WORK REQUEST: In full and without alteration, print the records below, minus any images.

GIVEN RECORDS:
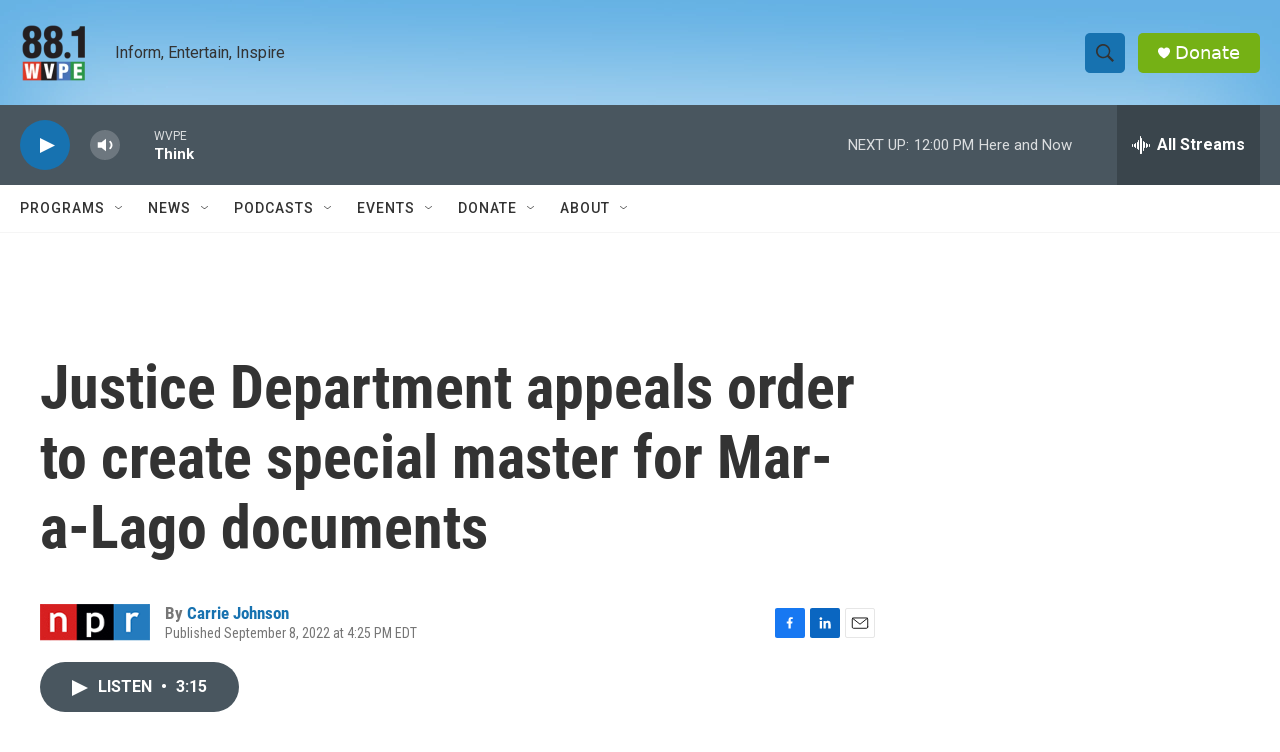

--- FILE ---
content_type: text/html; charset=utf-8
request_url: https://www.google.com/recaptcha/api2/aframe
body_size: 268
content:
<!DOCTYPE HTML><html><head><meta http-equiv="content-type" content="text/html; charset=UTF-8"></head><body><script nonce="LBzrNHG5VoSJjc7g_Mhqkg">/** Anti-fraud and anti-abuse applications only. See google.com/recaptcha */ try{var clients={'sodar':'https://pagead2.googlesyndication.com/pagead/sodar?'};window.addEventListener("message",function(a){try{if(a.source===window.parent){var b=JSON.parse(a.data);var c=clients[b['id']];if(c){var d=document.createElement('img');d.src=c+b['params']+'&rc='+(localStorage.getItem("rc::a")?sessionStorage.getItem("rc::b"):"");window.document.body.appendChild(d);sessionStorage.setItem("rc::e",parseInt(sessionStorage.getItem("rc::e")||0)+1);localStorage.setItem("rc::h",'1769099161588');}}}catch(b){}});window.parent.postMessage("_grecaptcha_ready", "*");}catch(b){}</script></body></html>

RESULT:
--- FILE ---
content_type: text/html; charset=utf-8
request_url: https://www.google.com/recaptcha/api2/aframe
body_size: 268
content:
<!DOCTYPE HTML><html><head><meta http-equiv="content-type" content="text/html; charset=UTF-8"></head><body><script nonce="LBzrNHG5VoSJjc7g_Mhqkg">/** Anti-fraud and anti-abuse applications only. See google.com/recaptcha */ try{var clients={'sodar':'https://pagead2.googlesyndication.com/pagead/sodar?'};window.addEventListener("message",function(a){try{if(a.source===window.parent){var b=JSON.parse(a.data);var c=clients[b['id']];if(c){var d=document.createElement('img');d.src=c+b['params']+'&rc='+(localStorage.getItem("rc::a")?sessionStorage.getItem("rc::b"):"");window.document.body.appendChild(d);sessionStorage.setItem("rc::e",parseInt(sessionStorage.getItem("rc::e")||0)+1);localStorage.setItem("rc::h",'1769099161588');}}}catch(b){}});window.parent.postMessage("_grecaptcha_ready", "*");}catch(b){}</script></body></html>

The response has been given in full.